## PASSAGE CITÉ
------------------------

“Limina”
08/10/2021 — 15/10/2021
La NON-MAISON
5 Villa de Guelma, 75018, PARIS
Ancien atelier de Georges Braque Restitution d’une résidence de 3 mois à La Non-Maison. Exposition hebergée par Michèle Cohen
Pas d’hospitalité. Nous allons. Nous nous déplaçons : de transgression en transgression mais aussi de digression en digression. […] Où mènent ces étranges
procès d’hospitalité ? Ces seuils interminables, infranchissables donc, et ces apories ?
— Jacques Derrida
J’emprunte à Derrida ses mots qui me guident vers l’univers de Olivia Stora, je passe
la porte de l’exposition Limina. Limina est le pluriel de Limen, qui signifie seuil en
latin.
Olivia Stora travaille la terre. Elle utilise des terres blanches chamotées, use de
mélanges de sable et d’oxyde, l’aspect primaire des matériaux se contraste aux
émaux opalescents et minéraux.
Les oeuvres façonnées se montrent dans leur matérialité. L’origine d’un geste de
création : faire sortir de terre. Ce qu’elle anime, met en forme et en espace, ce sont
des bribes d’histoire, de temps figé.
Elle nous invite à s’insérer, tout au long de son oeuvre, à l’intérieur et au travers
de seuils, dont les contours se dérobent et se transforment à chaque passage.
J’insiste et utilise sciemment le terme « inviter » car l’invitation est le mouvement qui
lie les deux sujets de l’hospitalité : l’hôte invité, le public, l’hôte invitant, l’artiste. C’est
bien dans la relation à l’autre que se fabrique du temps. Un temps qui devient
medium. L’hospitalité qui se joue ici fait émerger un moment de marche, de
fluctuation. Elle peut être comprise dans la durée de ce mouvement qui définira le
lieu - ici celui de l’exposition.
A l’entrée de l’exposition, plusieurs images, portées par deux plaques de verre,
accueillent le visiteur. Cartographie mentale de formes et de signes. Lieu au repères
spatio-temporel brouillé, peut être coincé, lové dans un interstice qui fait système.
Une matrice qui annonce et accompagne le voyage dans le travail de la terre, mais
aussi, invite à l’égarement, au déplacement : à l’erreur belle.
Grâce à ce registre de formes, signes et symboles, la traduction des mots opérée par
la terre donne lieu à l’invention d’une langue autre, pour recevoir l’Autre dans une
forme d’entre et devient finalement, une hospitalité poétique, organisée par la main
de l’artiste.
Olivia Stora nous accueille dans son monde, un univers où les objets viennent
déranger nos codes et repères. La matérialité de ces derniers, présents dans
l’espace d’exposition, viennent bousculer notre compréhension du rôle de ces objets.

------------------------

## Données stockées
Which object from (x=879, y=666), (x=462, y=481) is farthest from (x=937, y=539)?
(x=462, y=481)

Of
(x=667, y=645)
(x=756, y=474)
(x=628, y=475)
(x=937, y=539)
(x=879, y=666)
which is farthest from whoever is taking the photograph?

------------------------

## TRAVAIL À FAIRE
a. D'après le texte sur l'exposition Limina, que signifie le mot latin « Limen » ?
b. Écrivez la suite du texte sur l'exposition Limina d'Olivia Stora, à partir de sa dernière phrase.
Les enregistrements ne sont pas nécessaires.

## RÉPONSES PAR POINT
a. Seuil.

b.
La fonction de ces artefacts est mise en sourdine laissant finalement place à l’objet
en tant que présence. Olivia Stora interroge la notion d’essence, d’universel et de
permanence de l’homme à interagir autour de lui. La langue n’est plus secrète, elle accueille ; convie le public à y tracer des lignes entre des points donnés, entre une
colonne ici et un chandelier là-bas. Il n’est pas question de décrypter, c’est la
poétique des formes, les unes à côté des autres, qui nous permet d’apercevoir un
fragment de l’histoire que l’artiste raconte.
Une histoire du rituel, donnant la part belle à l’histoire de la céramique. Les objets
usuels, touchés, échangés et manipulés par l’homme, ont souvent, de tradition et
depuis des siècles, étaient les intercesseurs, réceptacles du sublime, du sacré. Ces
objets posés à terre habitant l’espace, et plus particulièrement cette vasque emplie
d’eau, génèrent une tension qui nous emmène vers un ailleurs, nous invite à lever
les yeux. Notre regard a le vertige, et suit le récit indiciel évoqué en début
d’exposition par la langue de la terre.
Venir creuser, fouiller, dans ce lexique de signes et symboles, nous replace en
archéologue, et laisse s’opérer devant nos yeux un jeu temporel. Passé ou futur, ces
formes organiques sorties de terre appartiennent à un temps que l’on ne saurait
situer : un temps, une impulsion fluide et indécise. C’est alors une étude
topographique de la temporalité que l’on désire entamer.
Comprendre le relief de ces différentes strates minérales, organiques, pyriques,
botaniques. Les quatre qualités élémentales dialoguent dans ce lieu : un lieu volatil,
chaud, froid, et humide à la fois.
Peut-être qu’il faudrait résister à la tentation de comprendre l’espace d’exposition,
l’espace de l’Oeuvre comme un lieu géographique. Plutôt que de se poser la
question d’un seuil à franchir, ne faut-il pas faire état de cette respiration, de ce qui
joue dans ces interstices dans lequel on entrerait de dos, presque aveugle - sans
qu’importe d’aller au-delà.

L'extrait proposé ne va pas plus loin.